▶ [Record set]:

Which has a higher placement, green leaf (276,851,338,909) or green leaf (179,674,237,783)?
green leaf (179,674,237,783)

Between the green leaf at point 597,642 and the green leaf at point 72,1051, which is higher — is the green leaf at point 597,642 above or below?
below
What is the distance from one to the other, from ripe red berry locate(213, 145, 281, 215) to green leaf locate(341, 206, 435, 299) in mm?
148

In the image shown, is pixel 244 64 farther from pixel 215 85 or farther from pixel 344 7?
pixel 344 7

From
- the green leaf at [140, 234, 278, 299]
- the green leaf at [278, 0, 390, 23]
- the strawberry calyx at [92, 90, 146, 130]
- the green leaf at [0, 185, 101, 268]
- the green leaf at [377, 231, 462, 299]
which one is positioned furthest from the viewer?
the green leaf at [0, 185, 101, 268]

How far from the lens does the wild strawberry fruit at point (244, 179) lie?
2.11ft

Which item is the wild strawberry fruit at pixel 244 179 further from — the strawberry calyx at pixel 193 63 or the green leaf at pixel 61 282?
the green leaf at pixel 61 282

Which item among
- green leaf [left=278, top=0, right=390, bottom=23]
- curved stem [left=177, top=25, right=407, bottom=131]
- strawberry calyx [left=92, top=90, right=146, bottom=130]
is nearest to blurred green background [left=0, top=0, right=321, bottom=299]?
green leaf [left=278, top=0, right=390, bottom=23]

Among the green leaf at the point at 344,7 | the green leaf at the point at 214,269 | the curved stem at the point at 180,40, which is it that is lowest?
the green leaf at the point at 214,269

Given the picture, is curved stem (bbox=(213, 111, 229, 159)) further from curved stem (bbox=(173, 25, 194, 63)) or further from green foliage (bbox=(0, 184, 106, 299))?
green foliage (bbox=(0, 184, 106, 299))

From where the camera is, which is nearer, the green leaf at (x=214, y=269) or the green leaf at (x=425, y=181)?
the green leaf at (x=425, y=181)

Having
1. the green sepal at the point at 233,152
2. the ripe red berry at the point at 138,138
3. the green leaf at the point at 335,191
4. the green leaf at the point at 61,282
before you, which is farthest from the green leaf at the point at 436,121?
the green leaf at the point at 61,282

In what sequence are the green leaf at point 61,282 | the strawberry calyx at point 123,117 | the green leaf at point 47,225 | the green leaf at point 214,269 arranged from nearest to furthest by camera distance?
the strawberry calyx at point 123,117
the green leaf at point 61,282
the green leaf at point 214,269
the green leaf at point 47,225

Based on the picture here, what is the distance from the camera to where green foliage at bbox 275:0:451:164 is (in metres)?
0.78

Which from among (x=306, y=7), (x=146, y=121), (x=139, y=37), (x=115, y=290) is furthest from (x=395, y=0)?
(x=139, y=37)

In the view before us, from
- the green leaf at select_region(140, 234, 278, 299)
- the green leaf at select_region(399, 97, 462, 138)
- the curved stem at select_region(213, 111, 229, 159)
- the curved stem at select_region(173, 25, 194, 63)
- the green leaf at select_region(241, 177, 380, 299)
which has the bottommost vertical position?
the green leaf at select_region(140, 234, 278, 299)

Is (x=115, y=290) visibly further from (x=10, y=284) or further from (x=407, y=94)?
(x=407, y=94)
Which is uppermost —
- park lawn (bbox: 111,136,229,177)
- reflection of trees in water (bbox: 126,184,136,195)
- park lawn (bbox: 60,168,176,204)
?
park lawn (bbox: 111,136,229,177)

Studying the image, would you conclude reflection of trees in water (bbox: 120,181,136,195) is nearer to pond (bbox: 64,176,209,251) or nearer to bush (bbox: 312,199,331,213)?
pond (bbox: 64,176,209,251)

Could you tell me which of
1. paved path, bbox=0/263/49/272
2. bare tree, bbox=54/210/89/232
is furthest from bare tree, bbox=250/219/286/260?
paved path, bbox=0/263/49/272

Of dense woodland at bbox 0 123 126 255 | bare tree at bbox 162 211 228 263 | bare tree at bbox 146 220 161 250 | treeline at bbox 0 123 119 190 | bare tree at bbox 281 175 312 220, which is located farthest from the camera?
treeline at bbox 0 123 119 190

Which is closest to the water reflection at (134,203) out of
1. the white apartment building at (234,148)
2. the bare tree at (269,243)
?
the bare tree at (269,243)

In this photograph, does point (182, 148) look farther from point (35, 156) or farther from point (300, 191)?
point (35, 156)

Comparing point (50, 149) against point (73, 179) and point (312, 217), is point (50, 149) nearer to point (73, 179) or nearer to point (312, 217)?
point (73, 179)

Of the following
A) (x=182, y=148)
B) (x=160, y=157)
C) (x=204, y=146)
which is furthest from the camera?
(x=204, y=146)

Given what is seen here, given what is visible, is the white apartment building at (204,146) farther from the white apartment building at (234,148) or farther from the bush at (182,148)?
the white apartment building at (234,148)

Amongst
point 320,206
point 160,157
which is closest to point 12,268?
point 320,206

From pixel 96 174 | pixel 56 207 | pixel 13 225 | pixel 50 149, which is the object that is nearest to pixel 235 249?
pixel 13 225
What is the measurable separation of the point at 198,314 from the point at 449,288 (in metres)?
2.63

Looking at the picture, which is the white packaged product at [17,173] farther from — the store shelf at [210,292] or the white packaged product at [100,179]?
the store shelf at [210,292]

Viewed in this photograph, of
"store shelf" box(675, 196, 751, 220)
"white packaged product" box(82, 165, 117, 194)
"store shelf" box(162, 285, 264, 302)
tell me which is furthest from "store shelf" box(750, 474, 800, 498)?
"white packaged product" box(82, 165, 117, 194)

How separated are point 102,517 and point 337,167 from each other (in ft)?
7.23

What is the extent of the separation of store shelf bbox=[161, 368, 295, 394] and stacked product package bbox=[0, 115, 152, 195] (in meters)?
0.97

▶ [What the task requires]: Could you copy word for word everything from the line containing "Looking at the" down to the end of the listing, both ends included?

▶ [The response]:
Looking at the picture, which is the white packaged product at [17,173] farther from — the store shelf at [210,292] or the white packaged product at [100,179]?
the store shelf at [210,292]

Viewed in this photograph, of
"store shelf" box(675, 196, 751, 220)
"white packaged product" box(82, 165, 117, 194)
"store shelf" box(162, 285, 264, 302)
tell me which is furthest from "store shelf" box(750, 474, 800, 498)?
"white packaged product" box(82, 165, 117, 194)

How separated are point 102,517 and point 337,167 from each other (in ft)?
7.23

What is the extent of the separation of store shelf bbox=[161, 368, 295, 394] and stacked product package bbox=[0, 115, 152, 195] (in meters)?
0.97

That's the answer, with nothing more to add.